━━━━━ Material for the task ━━━━━
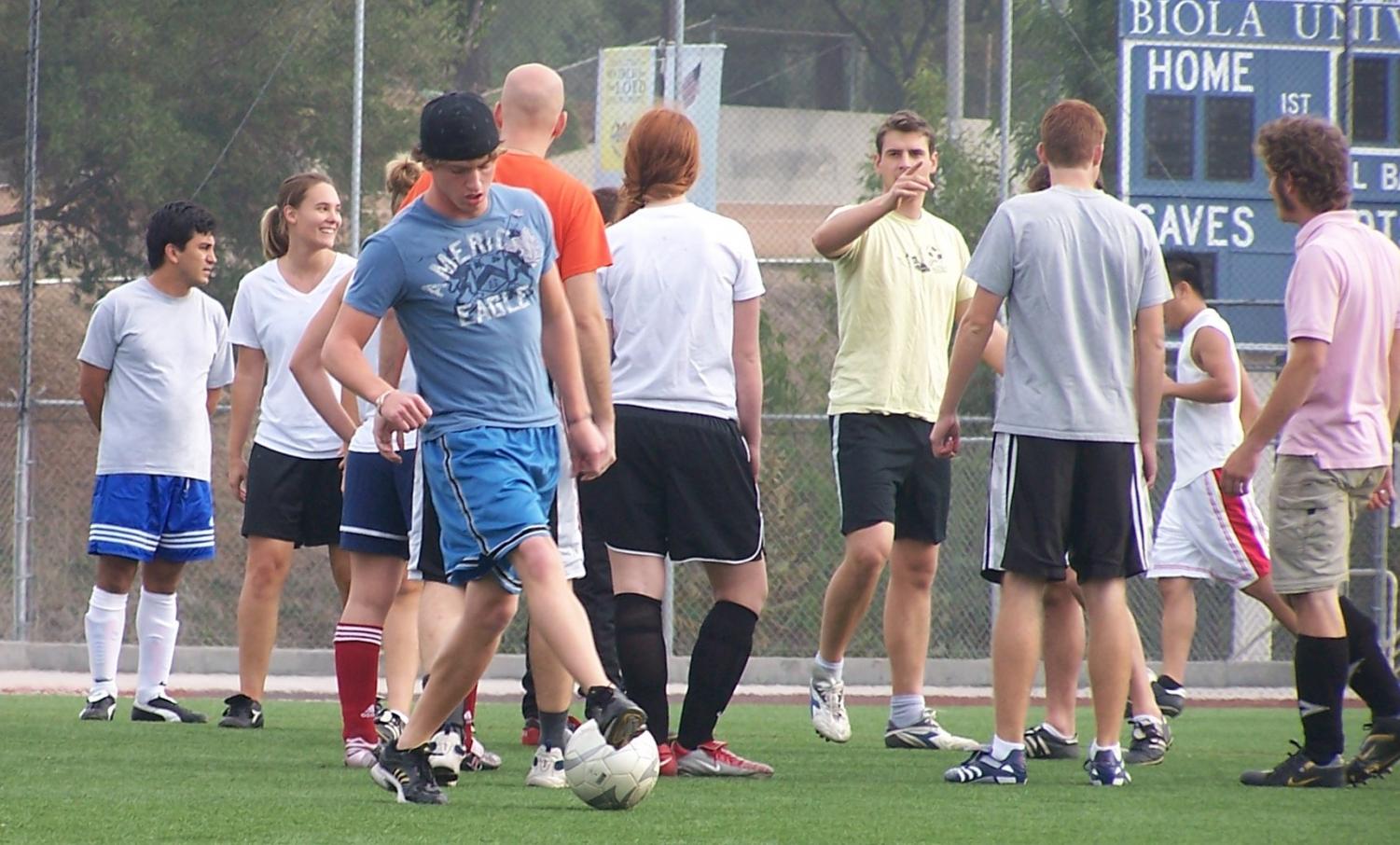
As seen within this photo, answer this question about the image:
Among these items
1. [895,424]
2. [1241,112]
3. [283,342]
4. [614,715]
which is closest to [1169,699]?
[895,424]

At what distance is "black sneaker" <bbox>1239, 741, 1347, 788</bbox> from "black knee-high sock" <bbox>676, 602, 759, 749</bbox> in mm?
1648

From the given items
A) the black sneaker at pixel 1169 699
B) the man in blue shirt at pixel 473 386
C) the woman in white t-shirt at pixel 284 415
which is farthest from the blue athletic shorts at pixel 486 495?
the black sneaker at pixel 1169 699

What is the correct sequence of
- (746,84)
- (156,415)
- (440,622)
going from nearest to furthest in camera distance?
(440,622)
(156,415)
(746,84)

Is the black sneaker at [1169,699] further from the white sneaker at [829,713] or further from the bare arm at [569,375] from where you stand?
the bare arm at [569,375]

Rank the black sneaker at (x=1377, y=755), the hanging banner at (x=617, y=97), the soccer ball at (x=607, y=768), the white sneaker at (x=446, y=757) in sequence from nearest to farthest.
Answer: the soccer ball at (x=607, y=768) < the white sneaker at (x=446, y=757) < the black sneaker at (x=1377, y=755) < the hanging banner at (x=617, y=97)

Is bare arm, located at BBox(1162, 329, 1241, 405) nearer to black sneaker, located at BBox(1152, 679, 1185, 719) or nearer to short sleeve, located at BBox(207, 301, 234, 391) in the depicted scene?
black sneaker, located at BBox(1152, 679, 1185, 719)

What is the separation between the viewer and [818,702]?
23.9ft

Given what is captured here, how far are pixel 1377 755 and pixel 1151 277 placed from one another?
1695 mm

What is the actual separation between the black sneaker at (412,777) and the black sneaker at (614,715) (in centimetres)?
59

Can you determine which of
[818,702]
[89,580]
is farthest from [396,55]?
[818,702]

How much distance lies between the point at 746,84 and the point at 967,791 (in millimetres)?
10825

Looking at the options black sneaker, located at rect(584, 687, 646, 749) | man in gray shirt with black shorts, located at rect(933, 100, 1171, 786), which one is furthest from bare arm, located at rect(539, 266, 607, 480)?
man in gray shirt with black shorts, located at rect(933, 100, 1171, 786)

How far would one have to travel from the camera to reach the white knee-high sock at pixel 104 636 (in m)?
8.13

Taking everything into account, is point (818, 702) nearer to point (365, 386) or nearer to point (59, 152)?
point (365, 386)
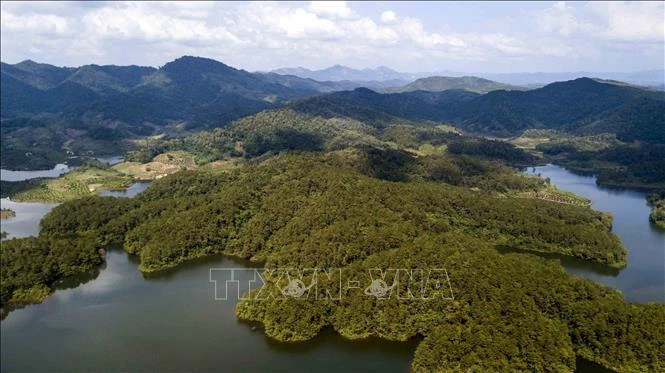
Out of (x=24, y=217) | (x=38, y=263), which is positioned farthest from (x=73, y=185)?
━━━━━
**Problem details:** Reproduce all of the data above with every occurrence of "knee-high sock" replaced by "crew sock" and all other text left unchanged. Leave the pictures out of your answer.

**Full solution:**
As seen within this photo, answer this question about the image:
Among these items
1. [895,424]
2. [1241,112]
3. [283,342]
4. [614,715]
which is closest to [1169,699]?
[895,424]

At what distance is "black sneaker" <bbox>1239, 741, 1347, 788</bbox> from "black crew sock" <bbox>676, 602, 759, 749</bbox> in mm?
1648

From the given items
A) the black sneaker at pixel 1169 699
B) the man in blue shirt at pixel 473 386
C) the woman in white t-shirt at pixel 284 415
which is farthest from the blue athletic shorts at pixel 486 495?
the black sneaker at pixel 1169 699

What is the correct sequence of
- (746,84)
- (156,415)
- (440,622)
going from nearest to furthest in camera distance?
(440,622)
(156,415)
(746,84)

Is the black sneaker at [1169,699] further from the white sneaker at [829,713] or further from the bare arm at [569,375] from where you stand?
the bare arm at [569,375]

Rank the black sneaker at (x=1377, y=755), the hanging banner at (x=617, y=97), the soccer ball at (x=607, y=768), the white sneaker at (x=446, y=757) in sequence from nearest to farthest.
Answer: the soccer ball at (x=607, y=768) < the white sneaker at (x=446, y=757) < the black sneaker at (x=1377, y=755) < the hanging banner at (x=617, y=97)

Is bare arm, located at BBox(1162, 329, 1241, 405) nearer to black sneaker, located at BBox(1152, 679, 1185, 719) or nearer to short sleeve, located at BBox(207, 301, 234, 391) in the depicted scene?
black sneaker, located at BBox(1152, 679, 1185, 719)

What is the separation between the viewer and [818,702]?
23.9ft

Given what is captured here, how far are pixel 1377 755 and pixel 1151 277 placed from one another?
1695 mm

What is the actual separation between the black sneaker at (412,777) and the black sneaker at (614,715) (in centimetres)?
59

Can you determine which of
[818,702]
[89,580]
is farthest from [396,55]?
[818,702]

How much distance lies between the point at 746,84 and the point at 967,791 (in millimetres)?
10825

Looking at the options black sneaker, located at rect(584, 687, 646, 749) | man in gray shirt with black shorts, located at rect(933, 100, 1171, 786), which one is furthest from bare arm, located at rect(539, 266, 607, 480)?
man in gray shirt with black shorts, located at rect(933, 100, 1171, 786)

How far would one have to travel from the camera to reach the white crew sock at pixel 104 636 (in m)?
8.13

Taking everything into account, is point (818, 702) nearer to point (365, 386) or nearer to point (59, 152)?
point (365, 386)
Out of (x=24, y=217) | (x=38, y=263), which is positioned farthest from (x=73, y=185)?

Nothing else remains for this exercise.